In 2024, the company plans investment volumes that exceed the average of previous years. Investments will be made on a program-by-program basis, according to need, capacity and prospects. Inventories will be lower than in the previous year. The volume of receivables will be higher due to higher sales. In 2024, Cinkarna will gradually start to use external funding for key investment projects. Overall, the company expects for 2024 to be at a similar operating level to that in 2023.

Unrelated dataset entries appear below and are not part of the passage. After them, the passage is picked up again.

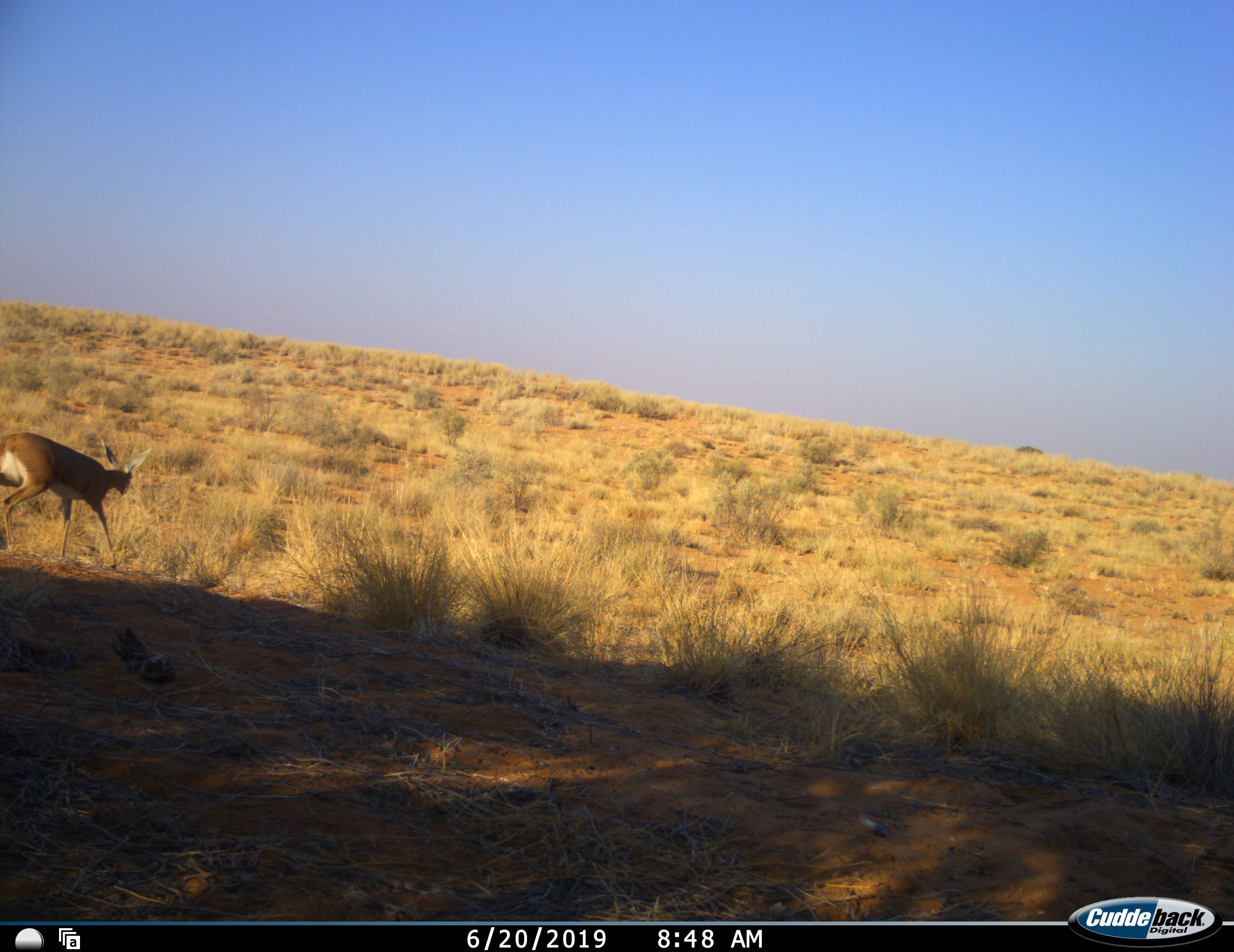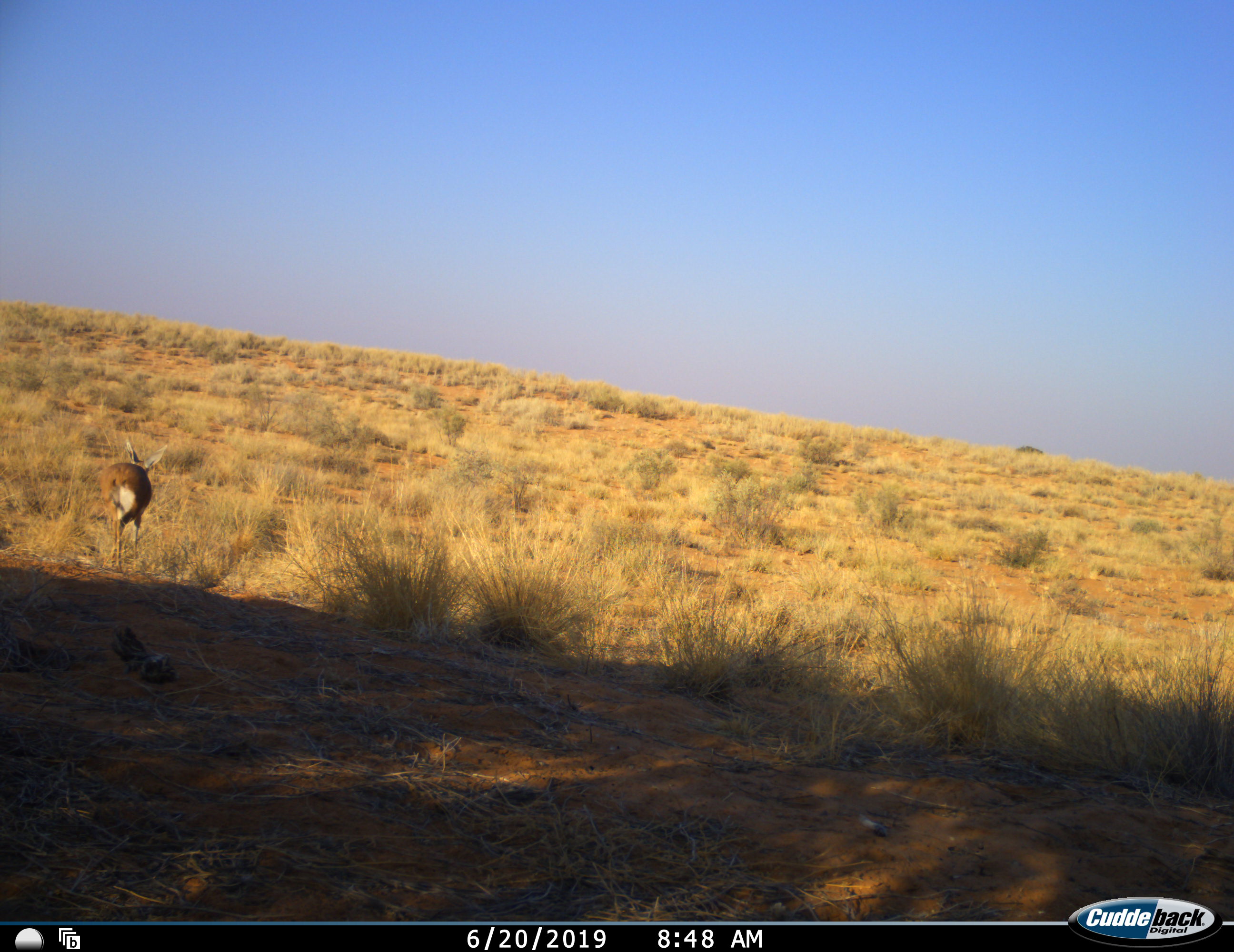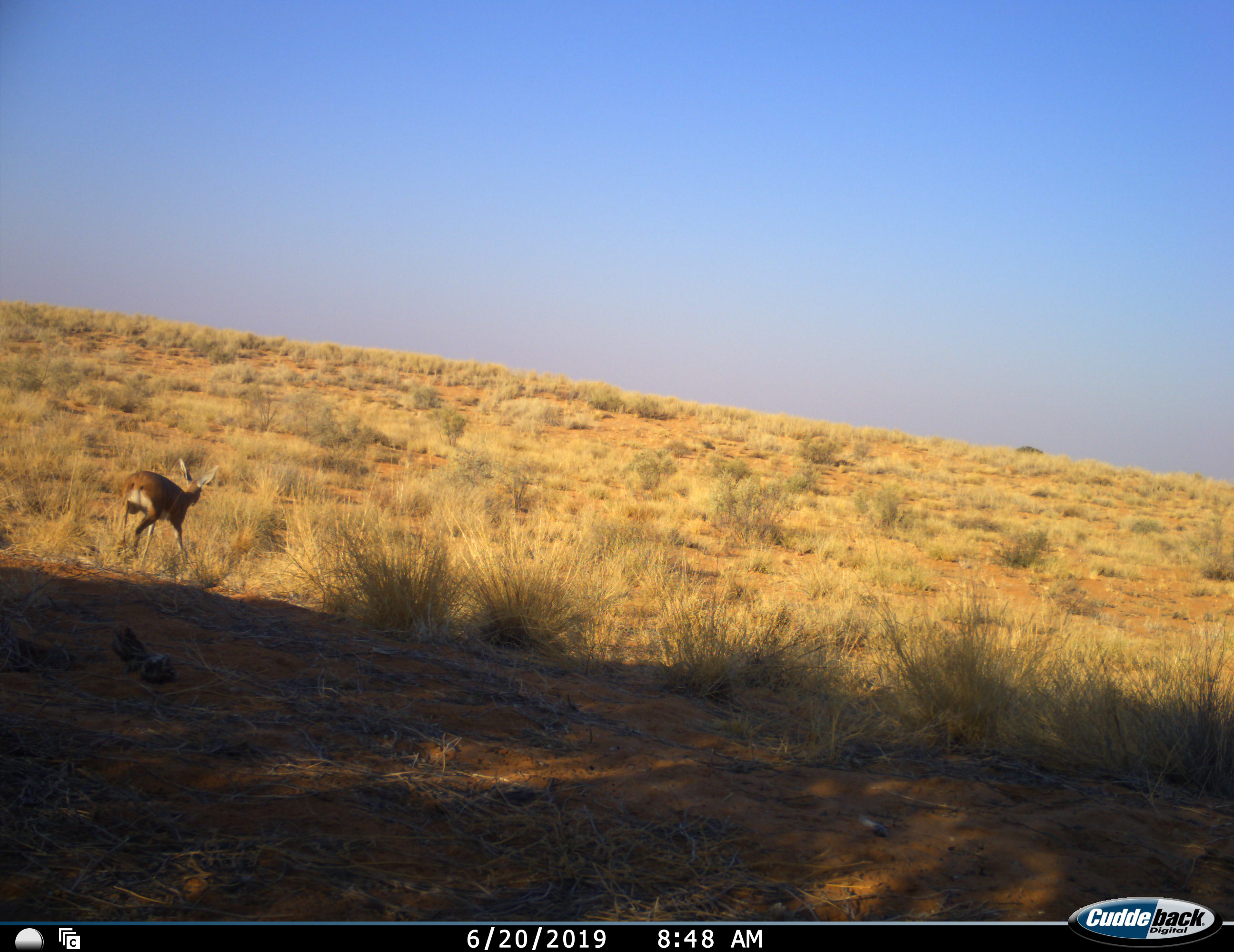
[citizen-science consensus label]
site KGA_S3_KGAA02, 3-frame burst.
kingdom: Animalia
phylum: Chordata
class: Mammalia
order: Artiodactyla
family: Bovidae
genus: Raphicerus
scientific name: Raphicerus campestris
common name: steenbok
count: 1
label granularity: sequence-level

Cinkarna Celje 2023 estimate and 2024 plan key performance indicators
wdt_ID | Name of item | 2023 Estimate | 2024 Plan |
---|---|---|---|
1 | Revenue (EUR) | 170733270 | 186624080 |
2 | EBITDA (EUR) | 16984070 | 19026810 |
3 | Net profit (EUR) | 5045530 | 4035020 |
4 | Investments (EUR) | 16259420 | 19798950 |
5 | EBITDA margin (%) | 9,9% | 10% |
6 | Net profit margin (%) | 3% | 2,2% |
7 | Return on equity (%) | 2,1% | 2% |
8 | Return on assets (%) | 1,8% | 1,7% |
Source: Cinkarna Celje, InterCapital Research
Besides all the aforementioned, Cinkarna also published its 2024 – 2028 development strategy. In the strategy, it is emphasized that the main focus will remain on European markets. Mainly, the company’s presence will be strengthened in a key strategic business area – Titanium Dioxide. Further optimization of the staffing structure is foreseen through the redeployment and recruitment of new young and technically qualified staff. Investment in development, training and further improvement of the working environment for employees will also continue.
The new five-year strategic period 2024-2028, which takes into account the 2028 cycle peak, has the following strategic objectives:
• average sales revenues of € 228.9 million,
• average EBITDA of € 36.9 million,
• average net profit of € 16.8 million.
The dividend policy will be stable. 50% of net profit will be paid as dividends.